1

I have a date(createDt) partitioned BQ table that is being loaded by kafka stream data. I want to select only the latest record based on updatedTime grouped by ID column. I am able to achieve it through the 2nd top solution referred here. I want to create it as a view and did it by the following code

create or replace view myView as 
SELECT row.* FROM (
  SELECT ARRAY_AGG(t ORDER BY updatedTime DESC LIMIT 1)[OFFSET(0)] AS row
  FROM `yourTable` AS t
  GROUP BY ID
) 

I noticed that if I query myView using the partitioned date column createDtin where condition, the entire base table is being scanned which I don't want to happen.

However if I a create a normal view like

  create or replace view myNormalView as 
    SELECT * FROM  `yourTable`

and then query the using createDt, only the required partition is being scanned and very less bytes are read/billed.

My question - How do I make partition work on top of ARRAY_AGG(t ORDER BY updatedTime DESC LIMIT 1)[OFFSET(0)].

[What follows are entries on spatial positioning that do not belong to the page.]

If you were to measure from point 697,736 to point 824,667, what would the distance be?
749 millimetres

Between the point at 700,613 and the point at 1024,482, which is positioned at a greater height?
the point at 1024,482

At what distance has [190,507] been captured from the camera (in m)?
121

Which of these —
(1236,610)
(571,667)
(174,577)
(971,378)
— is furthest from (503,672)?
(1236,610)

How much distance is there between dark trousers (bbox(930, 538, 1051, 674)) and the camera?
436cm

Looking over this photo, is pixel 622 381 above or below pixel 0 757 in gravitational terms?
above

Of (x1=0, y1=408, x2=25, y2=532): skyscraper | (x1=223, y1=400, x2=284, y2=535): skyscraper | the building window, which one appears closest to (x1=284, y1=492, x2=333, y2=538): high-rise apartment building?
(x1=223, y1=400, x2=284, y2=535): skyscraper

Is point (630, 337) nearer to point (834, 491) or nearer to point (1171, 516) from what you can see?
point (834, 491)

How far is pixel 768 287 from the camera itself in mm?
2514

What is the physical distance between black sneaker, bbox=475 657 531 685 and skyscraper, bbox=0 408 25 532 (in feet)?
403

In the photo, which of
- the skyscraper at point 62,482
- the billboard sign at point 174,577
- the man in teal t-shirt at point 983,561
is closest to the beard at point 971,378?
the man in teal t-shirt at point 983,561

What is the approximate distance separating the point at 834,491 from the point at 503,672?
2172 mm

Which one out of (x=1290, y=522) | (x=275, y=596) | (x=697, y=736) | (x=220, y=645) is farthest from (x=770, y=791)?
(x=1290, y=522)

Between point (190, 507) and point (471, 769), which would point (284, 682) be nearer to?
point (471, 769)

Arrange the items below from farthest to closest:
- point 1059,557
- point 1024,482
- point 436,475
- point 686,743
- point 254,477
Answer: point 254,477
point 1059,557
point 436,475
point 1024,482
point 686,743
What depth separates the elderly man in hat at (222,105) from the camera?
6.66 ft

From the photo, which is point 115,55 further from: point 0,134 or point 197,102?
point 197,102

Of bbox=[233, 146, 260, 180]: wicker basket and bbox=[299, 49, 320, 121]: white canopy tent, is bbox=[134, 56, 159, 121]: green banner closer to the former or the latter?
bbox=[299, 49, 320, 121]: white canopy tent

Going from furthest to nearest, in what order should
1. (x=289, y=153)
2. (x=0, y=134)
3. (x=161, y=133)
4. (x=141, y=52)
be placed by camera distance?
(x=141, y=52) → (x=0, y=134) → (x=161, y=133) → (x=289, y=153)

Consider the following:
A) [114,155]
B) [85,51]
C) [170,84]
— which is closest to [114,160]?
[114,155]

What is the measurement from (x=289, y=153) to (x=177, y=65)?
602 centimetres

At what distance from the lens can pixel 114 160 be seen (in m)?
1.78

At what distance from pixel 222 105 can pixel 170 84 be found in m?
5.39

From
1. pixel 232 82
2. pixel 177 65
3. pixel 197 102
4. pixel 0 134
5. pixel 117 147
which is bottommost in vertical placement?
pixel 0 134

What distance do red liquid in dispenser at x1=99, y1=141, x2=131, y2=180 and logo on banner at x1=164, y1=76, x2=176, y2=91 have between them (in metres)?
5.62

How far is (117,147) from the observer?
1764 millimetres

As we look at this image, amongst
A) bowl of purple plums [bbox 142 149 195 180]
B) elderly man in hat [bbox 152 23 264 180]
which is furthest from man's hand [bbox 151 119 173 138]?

I am still a beginner in BigQuery. Any suggestion/solution is highly appreciated

  • Unfortunately, as your view retrieves the last state of your data (without duplicates), it processes all the table and doesn’t use partition. You can maybe think about another system to remove duplicates. – Mazlum Tosun Sep 16 '22 at 19:45
  • This is a question for a processing SQL warehouse and not BigQuery. But can you limit the days you need to look back? Then include a `where date(createDt)>current_date()-3` You need also the history, then run your query scheduled once a day into a table `myView _helper` and query in your view that table as well. This will only help, if there are many entries to an ID. Please give some more information about the size, how often the view will run. – Samuel Sep 17 '22 at 09:02
  • @Samuel This table is being loaded with streaming data. On an average we may get 500 - 1000 rows getting ingested. The volume is not high. The structure from Kafka will be parsed in JSON format by Spark and loaded to BQ. The BQ table has a nested structure in it. This data needs to be consumed for reporting(Tableau) where they will primarily filter on createDt, but they need only latest record per ID. So I thought I will create a view to handle this and then give the view to the reporting team. The reporting has be near real time. – Harikrishnan Balachandran Sep 17 '22 at 14:23
  • Is it payable for you to run the query of your current view once a day? How large is a table where you safe the quered data of your view? Would it be ok that for each optimized view to get this table and todays data billed? Are all column needed for the reporting or can be some removed to save the billing amount? – Samuel Sep 17 '22 at 17:38
  • @Samuel - I solved the issue. Check the answers below. Thanks for your time! – Harikrishnan Balachandran Sep 18 '22 at 11:50

1 Answers1

1

Turns out that if you apply ARRAY_AGG(t ORDER BY updatedTime DESC LIMIT 1)[OFFSET(0)] to all the columns individually and select them to define the view, the partitioned column works! Also I am lucky since the partitioned column createDt wouldn't change once the ID is created. So I included it in the group by. Below is the solution,

Create view myView
SELECT ID,createDT, 
  ARRAY_AGG(col1 ORDER BY updatedTime DESC)[OFFSET(0)] AS col1,
  ARRAY_AGG(col2 ORDER BY updatedTime DESC)[OFFSET(0)] AS col2
FROM `yourTable`
GROUP BY ID,createDT

Now if I query my view with createDT as filter, only the intended partition is being read. I have tested it with large data and it works

NOTE: I got curious if adding the partitioned column createDT in group by alone would solve the problem and tried the same in .* query posted in query. But it still doesn't work. I guess it essential to apply ARRAY_AGG to each column. Sounds silly but that's how it is :)